Adrenal hirsutism results in excess hair in a central distribution on the anterior neck, abdomen, and suprapubic area.
Children with congenital adrenal hyperplasia (CAH), the classic form of adrenal hyperplasia, may exhibit hirsutism. Such children may be born with ambiguous genitalia and symptoms of salt wasting, failure to thrive, and develop masculine features.
Late-onset congenital adrenal hyperplasia affects about 1% to 5% of hyperandrogenic women. Although these patients have clinical features that resemble PCOS, they manifest no salt-wasting symptoms and may not develop signs of virilization or menstrual irregularities until puberty or adulthood (Fig. 20.3).
Cushing syndrome is a noncongenital form of adrenal hyperplasia. It is characterized by an excess of adrenal cortisol production. The excessive growth is predominantly vellus (nonandrogen-dependent) hair.

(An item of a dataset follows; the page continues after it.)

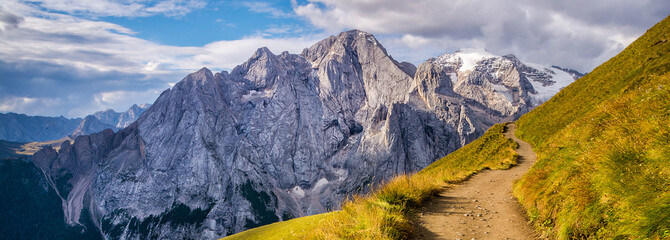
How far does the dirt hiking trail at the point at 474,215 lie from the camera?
9.55 meters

Androgen-producing adrenal tumors are extremely rare. Hirsutism appears rather abruptly when an androgen-secreting tumor arises.
The few hirsute women who do not have a familial form of hirsutism or any detectable hormonal abnormality are usually given a diagnosis of idiopathic, or end-organ, hirsutism.
Such patients have normal menses, normal-sized ovaries, no evidence of adrenal or ovarian tumors or dysfunction, and no significant elevations of plasma testosterone or androstenedione.
Antiandrogen therapy may improve hirsutism in some idiopathic cases which suggests that this form of hirsutism may be androgen induced.
It is believed that many of these women may have mild or early PCOS and androgen levels in the upper normal ranges.